• _Exercises to complete_
[A] According to the hash aggregate commit, how was the slowdown of Finalize HashAggregate over Partial HashAggregate fixed?
[B] Continue the hash aggregate commit page from its last line shown.

• _Document_
····················

Unbreak Finalize HashAggregate over Partial HashAggregate.

Commit 5dfc198146 introduced the use of a new type of hash table with linear reprobing for hash aggregates. Such a hash table behaves very poorly if keys are inserted in hash order, which does in fact happen in the case where a query use a Finalize HashAggregate node fed (via Gather) by a Partial HashAggregate node. In fact, queries with this type of plan tend to run effectively forever. Fix that by seeding the hash value differently in each worker (and in the leader, if it participates). Andres Freund and Robert Haas
2016-12-16 10:03:08 -05:00 · 2016-12-16 10:03:08 -05:00 · b81b5a96f4
parent 6a4fe1127c
commit b81b5a96f4
7 changed files with 30 additions and 8 deletions
--- a/src/backend/executor/execGrouping.c
+++ b/src/backend/executor/execGrouping.c
@ -18,6 +18,8 @@
 */
 #include "postgres.h"

+#include "access/hash.h"
+#include "access/parallel.h"
 #include "executor/executor.h"
 #include "miscadmin.h"
 #include "utils/lsyscache.h"
@ -289,7 +291,8 @@ BuildTupleHashTable(int numCols, AttrNumber *keyColIdx,
 					FmgrInfo *eqfunctions,
 					FmgrInfo *hashfunctions,
 					long nbuckets, Size additionalsize,
-					MemoryContext tablecxt, MemoryContext tempcxt)

····················

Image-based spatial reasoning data
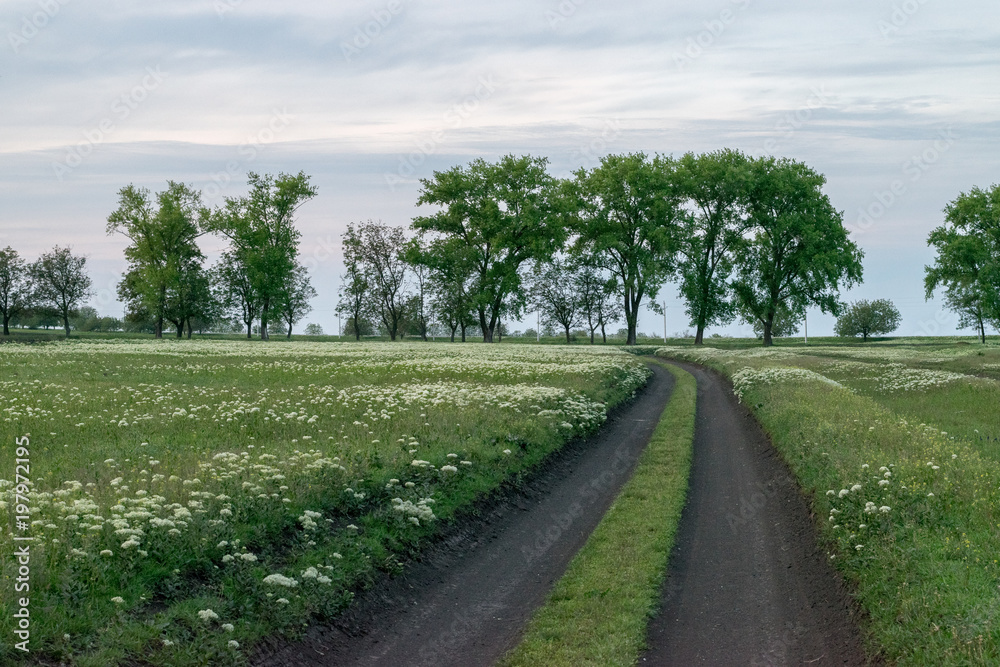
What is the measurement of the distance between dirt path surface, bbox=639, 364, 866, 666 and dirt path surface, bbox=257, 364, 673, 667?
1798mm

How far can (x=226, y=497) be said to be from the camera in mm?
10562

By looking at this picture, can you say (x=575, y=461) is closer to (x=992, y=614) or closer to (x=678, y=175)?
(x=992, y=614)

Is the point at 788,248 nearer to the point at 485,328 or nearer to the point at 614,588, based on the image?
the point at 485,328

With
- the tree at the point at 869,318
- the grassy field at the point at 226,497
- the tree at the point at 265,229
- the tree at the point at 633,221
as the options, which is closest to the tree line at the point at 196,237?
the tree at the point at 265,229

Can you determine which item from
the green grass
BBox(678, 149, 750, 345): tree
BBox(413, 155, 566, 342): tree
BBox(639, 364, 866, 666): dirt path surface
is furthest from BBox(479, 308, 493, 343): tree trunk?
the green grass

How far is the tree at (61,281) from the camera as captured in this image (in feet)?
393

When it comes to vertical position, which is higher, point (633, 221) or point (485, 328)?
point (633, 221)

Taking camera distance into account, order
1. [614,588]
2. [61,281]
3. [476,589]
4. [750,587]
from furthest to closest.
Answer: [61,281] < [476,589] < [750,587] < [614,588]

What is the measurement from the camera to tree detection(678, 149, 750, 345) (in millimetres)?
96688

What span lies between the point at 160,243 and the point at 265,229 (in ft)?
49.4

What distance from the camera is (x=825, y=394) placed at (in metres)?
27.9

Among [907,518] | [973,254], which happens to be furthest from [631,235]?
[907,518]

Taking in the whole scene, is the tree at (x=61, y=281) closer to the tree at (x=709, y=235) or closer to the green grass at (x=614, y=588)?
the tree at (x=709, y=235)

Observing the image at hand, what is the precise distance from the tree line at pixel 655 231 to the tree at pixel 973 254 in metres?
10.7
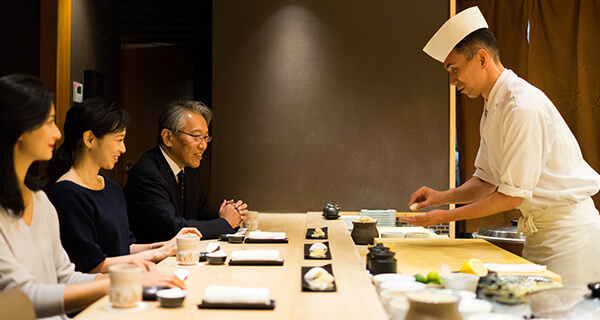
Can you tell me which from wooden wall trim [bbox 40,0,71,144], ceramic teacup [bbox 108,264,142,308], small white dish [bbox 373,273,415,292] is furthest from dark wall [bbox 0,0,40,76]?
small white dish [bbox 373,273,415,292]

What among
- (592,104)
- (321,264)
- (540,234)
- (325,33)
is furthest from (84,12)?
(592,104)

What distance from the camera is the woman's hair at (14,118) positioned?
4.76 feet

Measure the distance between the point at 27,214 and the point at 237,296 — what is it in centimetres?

····················

• _Answers for the tasks_
[A] The hash value is seeded differently in each worker, and in the leader if it participates.

[B]
+					MemoryContext tablecxt, MemoryContext tempcxt,
+					bool use_variable_hash_iv)
 {
 	TupleHashTable hashtable;
 	Size		entrysize = sizeof(TupleHashEntryData) + additionalsize;
@ -314,6 +317,19 @@ BuildTupleHashTable(int numCols, AttrNumber *keyColIdx,
 	hashtable->in_hash_funcs = NULL;
 	hashtable->cur_eq_funcs = NULL;

+	/*
+	 * If parallelism is in use, even if the master backend is performing the
+	 * scan itself, we don't want to create the hashtable exactly the same way
+	 * in all workers. As hashtables are iterated over in keyspace-order,
+	 * doing so in all processes in the same way is likely to lead to
+	 * "unbalanced" hashtables when the table size initially is
+	 * underestimated.
+	 */
+	if (use_variable_hash_iv)
+		hashtable->hash_iv = hash_uint32(ParallelWorkerNumber);
+	else
+		hashtable->hash_iv = 0;
+
 	hashtable->hashtab = tuplehash_create(tablecxt, nbuckets);
 	hashtable->hashtab->private_data = hashtable;

@ -450,7 +466,7 @@ TupleHashTableHash(struct tuplehash_hash *tb, const MinimalTuple tuple)
 	TupleHashTable hashtable = (TupleHashTable) tb->private_data;
 	int			numCols = hashtable->numCols;
 	AttrNumber *keyColIdx = hashtable->keyColIdx;
-	uint32		hashkey = 0;
+	uint32		hashkey = hashtable->hash_iv;
 	TupleTableSlot *slot;
 	FmgrInfo   *hashfunctions;
 	int			i;
--- a/src/backend/executor/nodeAgg.c
+++ b/src/backend/executor/nodeAgg.c
@ -1723,7 +1723,8 @@ build_hash_table(AggState *aggstate)
 											  node->numGroups,
 											  additionalsize,
 							 aggstate->aggcontexts[0]->ecxt_per_tuple_memory,
-											  tmpmem);
+											  tmpmem,
+								  !DO_AGGSPLIT_SKIPFINAL(aggstate->aggsplit));
 }

 /*
--- a/src/backend/executor/nodeRecursiveunion.c
+++ b/src/backend/executor/nodeRecursiveunion.c
@ -43,7 +43,8 @@ build_hash_table(RecursiveUnionState *rustate)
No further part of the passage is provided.